TU OBJETIVO:
Redacta la continuación del texto sobre la pérdida de dinamismo de la economía chilena, empezando después de su última oración.

FRAGMENTO DE ORIGEN:
┄┄┄┄┄┄┄┄┄┄
Hace ya más de diez años -en 2012 Chile creció a un irrepetible 6,2%- que la economía chilena dejó de crecer sostenidamente al ritmo que había impulsado a millones de compatriotas a transitar desde la pobreza al cada vez más amplio espacio que ocupan los grupos medios, que actualmente componen una gran parte de la sociedad chilena.
Su magro desempeño en los cuatro años que mediaron entre 2014 y 2017, el primer cuatrienio de esas características desde 1990, no fue inmediatamente percibido por esos grupos emergentes. Sus niveles de consumo siguieron incólumes, mientras la economía languidecía -aunque no a los extremos del ajuste que sucede a una crisis. Durante el segundo gobierno de Michelle Bachelet se batían récords de ventas de autos nuevos y departamentos, a la vez que de salidas al extranjero. Nunca tantos chilenos acudieron a un mundial de fútbol, el de Brasil en 2014. La mayoría se endeudó para ver jugar a una prometedora generación dorada que había encumbrado a la Roja entre las mejores selecciones del mundo.
Pero cuando los rigores del bajo dinamismo de la economía comenzaron a tener efecto en el empleo y en el consumo, los electores vieron en la elección de Sebastián Piñera -de cuyo primer gobierno había buenos recuerdos en materia económica- la posibilidad de volver a los buenos tiempos de los “treinta años”, que marcaron a fuego la trayectoria vital de millones de chilenos (no casualmente “tiempos mejores” fue el lema de su campaña presidencial).
┄┄┄┄┄┄┄┄┄┄
INFORMACIÓN PROPORCIONADA:
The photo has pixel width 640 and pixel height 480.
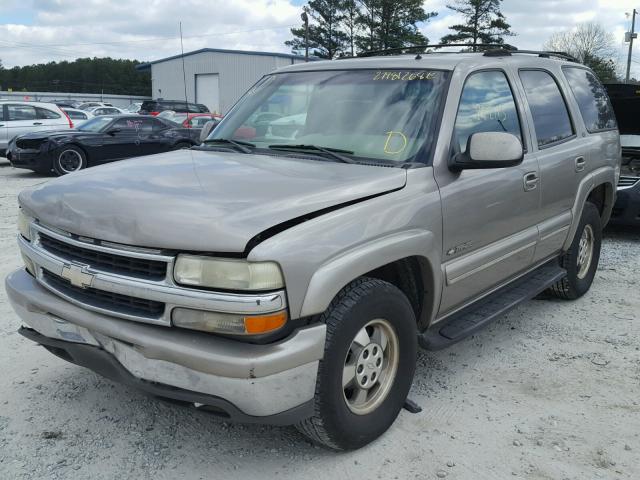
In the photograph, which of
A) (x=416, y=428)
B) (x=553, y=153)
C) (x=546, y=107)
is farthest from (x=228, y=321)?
(x=546, y=107)

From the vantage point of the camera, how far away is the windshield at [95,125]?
13.6m

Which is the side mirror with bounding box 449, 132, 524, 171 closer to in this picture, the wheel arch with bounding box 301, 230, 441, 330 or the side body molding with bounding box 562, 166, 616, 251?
A: the wheel arch with bounding box 301, 230, 441, 330

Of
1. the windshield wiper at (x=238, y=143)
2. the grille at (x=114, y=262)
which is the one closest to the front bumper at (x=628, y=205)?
the windshield wiper at (x=238, y=143)

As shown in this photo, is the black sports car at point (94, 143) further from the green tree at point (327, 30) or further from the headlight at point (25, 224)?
the green tree at point (327, 30)

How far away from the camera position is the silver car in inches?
93.6

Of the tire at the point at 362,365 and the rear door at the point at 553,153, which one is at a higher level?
the rear door at the point at 553,153

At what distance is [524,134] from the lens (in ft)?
13.2

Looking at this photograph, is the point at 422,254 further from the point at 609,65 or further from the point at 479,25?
the point at 609,65

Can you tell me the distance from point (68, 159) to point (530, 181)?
11361 millimetres

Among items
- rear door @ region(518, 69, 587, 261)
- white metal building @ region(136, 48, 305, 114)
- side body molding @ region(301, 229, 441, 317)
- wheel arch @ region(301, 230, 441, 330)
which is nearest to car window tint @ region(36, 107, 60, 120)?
rear door @ region(518, 69, 587, 261)

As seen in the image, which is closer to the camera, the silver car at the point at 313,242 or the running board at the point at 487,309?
the silver car at the point at 313,242

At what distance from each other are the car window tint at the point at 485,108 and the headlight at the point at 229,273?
4.98 feet

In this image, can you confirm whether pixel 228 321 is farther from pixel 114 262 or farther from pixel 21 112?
pixel 21 112

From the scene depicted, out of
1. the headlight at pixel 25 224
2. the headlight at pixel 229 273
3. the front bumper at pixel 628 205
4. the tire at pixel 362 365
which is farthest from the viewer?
the front bumper at pixel 628 205
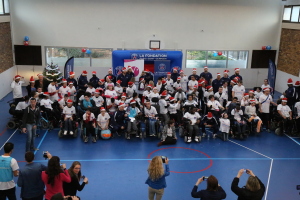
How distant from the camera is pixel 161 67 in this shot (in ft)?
49.7

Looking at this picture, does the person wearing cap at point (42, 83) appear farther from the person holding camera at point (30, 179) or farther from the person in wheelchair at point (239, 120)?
the person holding camera at point (30, 179)

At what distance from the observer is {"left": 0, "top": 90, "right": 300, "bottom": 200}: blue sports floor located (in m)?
7.47

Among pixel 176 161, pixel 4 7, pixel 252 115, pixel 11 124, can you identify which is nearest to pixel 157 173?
pixel 176 161

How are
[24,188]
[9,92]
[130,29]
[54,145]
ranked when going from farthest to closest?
1. [130,29]
2. [9,92]
3. [54,145]
4. [24,188]

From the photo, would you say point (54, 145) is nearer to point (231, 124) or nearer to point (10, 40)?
point (231, 124)

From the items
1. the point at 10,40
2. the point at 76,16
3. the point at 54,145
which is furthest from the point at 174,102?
the point at 10,40

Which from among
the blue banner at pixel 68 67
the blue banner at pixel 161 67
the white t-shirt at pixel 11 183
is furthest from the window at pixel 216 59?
the white t-shirt at pixel 11 183

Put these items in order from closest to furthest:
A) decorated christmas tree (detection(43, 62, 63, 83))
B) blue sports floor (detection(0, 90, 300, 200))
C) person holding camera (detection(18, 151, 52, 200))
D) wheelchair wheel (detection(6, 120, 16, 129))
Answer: person holding camera (detection(18, 151, 52, 200)) < blue sports floor (detection(0, 90, 300, 200)) < wheelchair wheel (detection(6, 120, 16, 129)) < decorated christmas tree (detection(43, 62, 63, 83))

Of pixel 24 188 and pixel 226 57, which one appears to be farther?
pixel 226 57

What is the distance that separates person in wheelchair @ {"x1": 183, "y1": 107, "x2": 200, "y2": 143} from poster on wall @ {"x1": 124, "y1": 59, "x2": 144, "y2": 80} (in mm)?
4892

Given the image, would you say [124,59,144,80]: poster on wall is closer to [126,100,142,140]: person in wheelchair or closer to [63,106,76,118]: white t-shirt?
[126,100,142,140]: person in wheelchair

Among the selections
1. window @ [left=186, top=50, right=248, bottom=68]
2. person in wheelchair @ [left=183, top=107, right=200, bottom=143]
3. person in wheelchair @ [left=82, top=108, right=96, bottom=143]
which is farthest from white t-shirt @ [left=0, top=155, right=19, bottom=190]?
window @ [left=186, top=50, right=248, bottom=68]

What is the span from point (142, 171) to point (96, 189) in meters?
1.41

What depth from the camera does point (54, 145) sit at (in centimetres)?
988
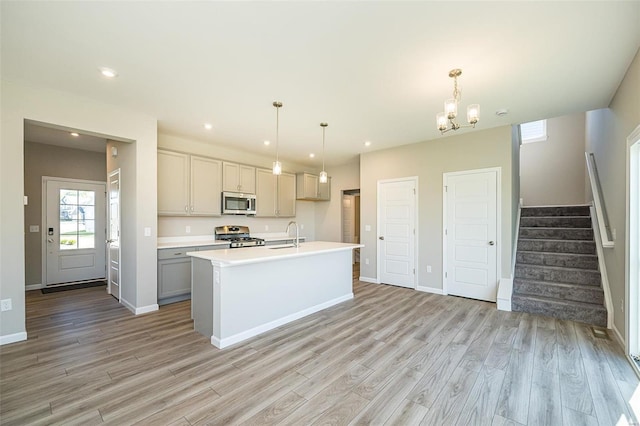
┄┄┄┄┄┄┄┄┄┄
RESPUESTA A LA TAREA:
Podría entenderse el estallido social de 2019 como una reacción visceral a la incapacidad del sistema político de generar las condiciones para mantener el bienestar alcanzado, e incluso, para acrecentarlo como había venido sucediendo por décadas. En lugar de eso, las bajas pensiones, los crecientes costos de la salud, las deudas del consumo -los “treinta pesos” eran apenas una muesca de esas cuentas-, y la persistente mala calidad de la educación, habían acumulado una presión que de pronto se mostró incontenible para la institucionalidad. En octubre de 2019 la caldera social reventó con inusitada fuerza.
Desde entonces se ha sucedido una imprevisible secuencia de acontecimientos -la pandemia, el proceso constitucional y la elección de Gabriel Boric, entre ellos- que pusieron al malestar social en pausa y a la economía en ralentí, una condición de la que no parece que vaya a salir en el corto plazo. Se cumpliría así una década pérdida de crecimiento económico, una cuando podríamos haber alcanzado las puertas del desarrollo.
En lugar de ello nos hemos distanciado de la meta, consumiendo de paso los ahorros soberanos acumulados durante los mejores años del “milagro chileno”, mientras que la confianza en la mayoría de las instituciones indispensables para mantener el rumbo ha mermado casi hasta extinguirse.
Amagado el peligro refundacional que por momentos acechó a la República, ¿qué nos aguarda el futuro próximo, una vez que culmine la que entre 2014 y 2023 se puede considerar una década perdida? Lo que es seguro es que tenemos por delante tareas formidables, algo así como una nueva partida que requiere visión estratégica y liderazgo político de primer nivel para evitar que los próximos diez años sean también un tiempo miserablemente perdido en la ruta al desarrollo.
Ventajas competitivas y activos no nos faltan para retomar el rumbo. De la política, la gran política que desafortunadamente no abunda Chile, depende que le hagamos el quite a la ominosa trampa de los países de ingresos medios que ya ha asomado nítidamente sus contornos entre nosotros.
Es así que la próxima elección presidencial en 2025 viene a ser un momento trascendental, uno en el que la nación deberá decidir si sus próximos pasos -y sus mejores esfuerzos- la han de llevar al nivel donde el bienestar se distribuye a la gran mayoría de sus hijos, que eso es entre otras cosas el desarrollo, o elige el camino del perpetuo subdesarrollo.